Released theatrically by Paramount Pictures and ending up with MCA/Universal in the fifties, Easy Living was not released to videotape until 1998, and then not onto DVD until 2008 by Universal as part of Cinema Classics line. Kino Lorber's 1080p24 MPEG-4 AVC 1.37:1 pillarboxed fullscreen Blu-ray appears to have come from the same HD master, looking a tad softer if only because the DVD version was probably given some sharpening that is thankfully not baked into the master as evidenced here.

Audio

The only audio option is a DTS-HD Master Audio 2.0 mono track which is clean-sounding but unspectacular. The dialogue is intelligible throughout and the uncredited music – IMDb sites "Falling in Love Again" writer Friedrich Hollaender, Gordon Jenkins of "When a Woman Loves a Man," Paramount contract composer Gregory Stone, and Victor Young of "When I Fall in Love" – is undistorted, but both are subject to the limitations of the period's Western Electric Mirrophonic Recording.

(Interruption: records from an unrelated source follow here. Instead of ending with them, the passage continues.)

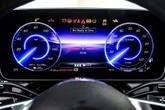 Thumbnail of 2025 Obsidian Black Metallic Mercedes-Benz EQE 350+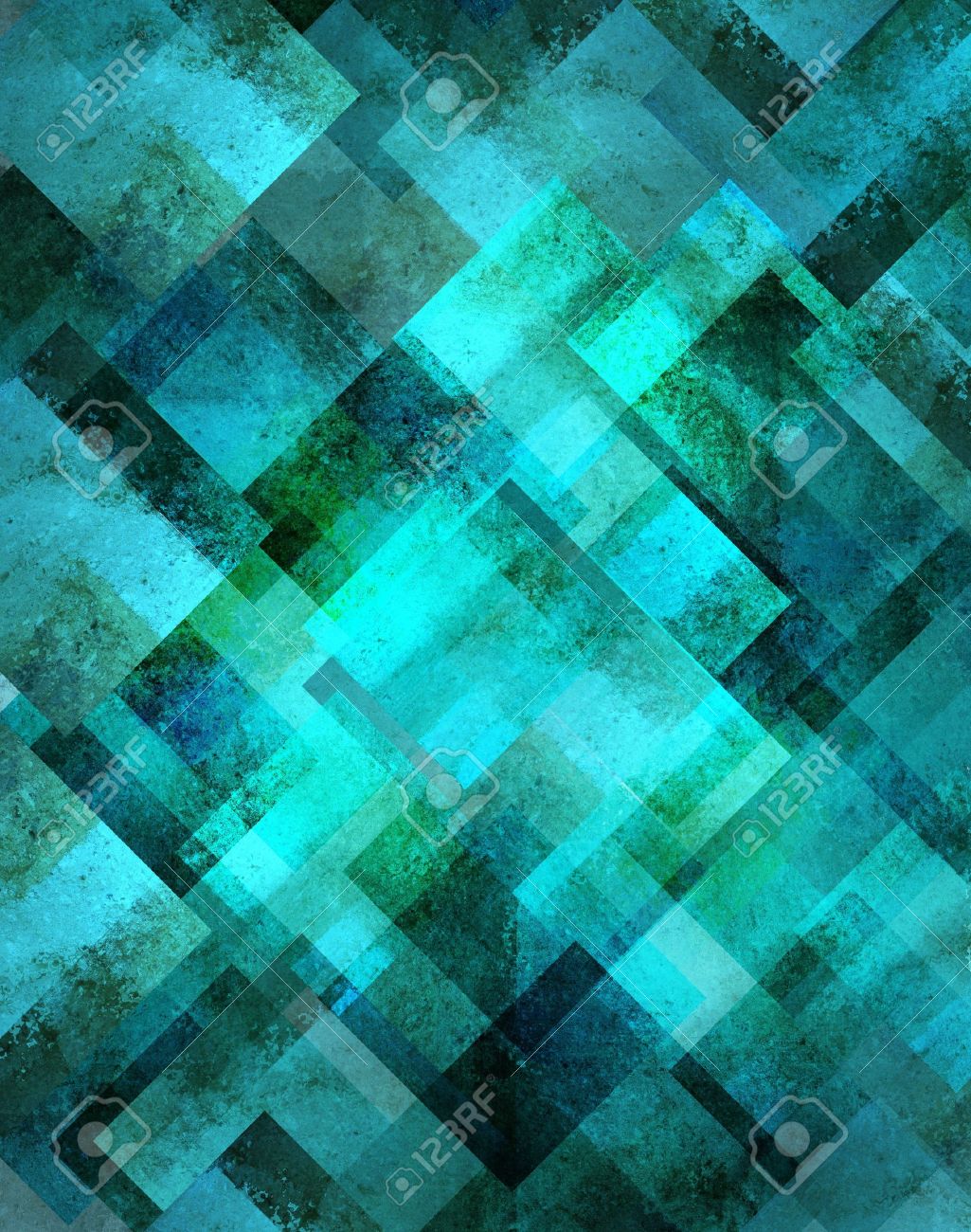 blue background design pattern
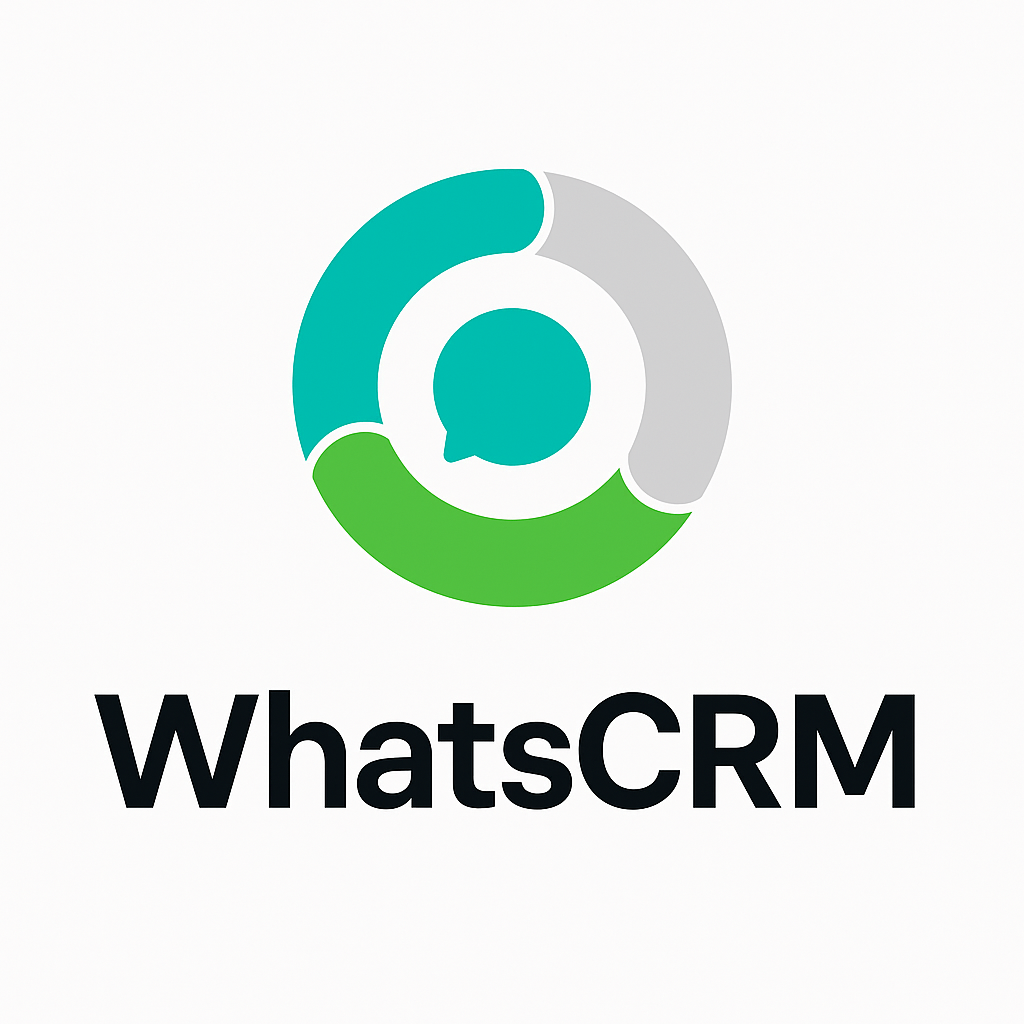WhatsCRM Logo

Optional English SDH subtitles are included.

Extras

Apart from a selection of bonus trailers, the only extra on the disc is a new audio commentary by film historian Kat Ellinger who discusses the film in the context of Arthur's comic female characterizations, Arnold's atypical lead performance, the historical period of the film – including the financial ignorance of people at the time who had lofty living aspirations – and background on the supporting cast. Most interesting is her discussion of director Leisen and the feelings of Sturgess and Wilder who felt that he focused more on the sets and costumes than the nuances of their scripts.

Overall

If everything in the screwball comedy Easy Living resolves itself in a quite conventional Hollywood way, it is still a pleasure getting there.